FNW : Avec la marque qui porte votre nom, vous explorez les frontières d’une mode plus respectueuse de l’environnement. Vous ne craigniez pas d’être la caution durable d’une marque internationale comme Timberland?

CR :
On pourrait croire que c’est difficile de changer une si importante entreprise. En fait, j’ai ressenti le contraire. De très nombreuses personnes chez Timberland avaient déjà des idées et la volonté de faire des produits de très bonne qualité. On peut vite oublier que le logo de la marque est un arbre. Je crois que, dès ses débuts, la marque était engagée dans un produit de qualité. J’ai été diplômé en 2006. Et en 2007, Timberland lançait sa première Earthkeepers: c’était une botte dessinée et produite de la manière la plus responsable à l’époque. En tant que jeune designer sensible à ces sujets, cela m’avait marqué qu’une entreprise engage une réflexion dans ce domaine. C’était il y a quinze ans. Ce qui était intéressant pendant ces plus de trois ans à travailler en tant que directeur artistique était de pouvoir travailler sur le produit, ce qui m’anime toujours, mais aussi sur la stratégie durable. Et vraiment penser à l’avenir de Timberland et où en sera la marque en 2030.

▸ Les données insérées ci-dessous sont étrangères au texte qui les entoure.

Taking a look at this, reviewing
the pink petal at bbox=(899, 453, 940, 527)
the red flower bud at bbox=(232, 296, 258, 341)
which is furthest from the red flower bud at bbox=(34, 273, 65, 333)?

Collection EarthkeepersXRaeburn - DR


FNW : Après cinq années de collaboration, quelle est la différence entre développer sa marque et mener des projets dans une entreprise de la taille de TImberland?

CR : 
J’ai pu apporter certains de mes process à Timberland autour de la durabilité et la circularité du produit. Mais je reviens à l’équipe. C’est impressionnant de pouvoir s’appuyer sur ces spécialistes. Il y a beaucoup de ressources dont je ne disposais pas dans ma propre société car le format était petit. Chez Timberland, les spécialistes des matériaux, les spécialistes de la couleur, les personnes en charge de l’innovation ou de la stratégie ont rendu possible le fait de donner vie à des idées folles pour une grande marque. Mais il faut apprendre à coordonner.
 
FNW : C’est-à-dire?

CR :
Je me suis rendu compte assez rapidement que quand vous travaillez pour une marque qui a plus de 2 000 magasins dans le monde et une équipe énorme, vous avez énormément de niveaux à aligner. Ce n’est pas juste travailler pour avoir le meilleur produit. Votre communication et la manière dont vous présentez vos projets doivent être en cohérence. Je pense que j’ai dû grandir assez vite avec la marque parce que j’ai réalisé que mon rôle était de faire avancer la stratégie responsable mais surtout de mobiliser l’équipe qui devait travailler dessus. Mais en réalité, la plus grosse différence, c’est l’impact de vos projets. Avec Timberland, l’impact est immense. En tant que défricheur, cela donne l’opportunité d’engager un changement systémique dans l’industrie, par exemple, en s’engageant dans l’agriculture régénérative ou en utilisant un matériau à base de canne à sucre plutôt que du synthétique.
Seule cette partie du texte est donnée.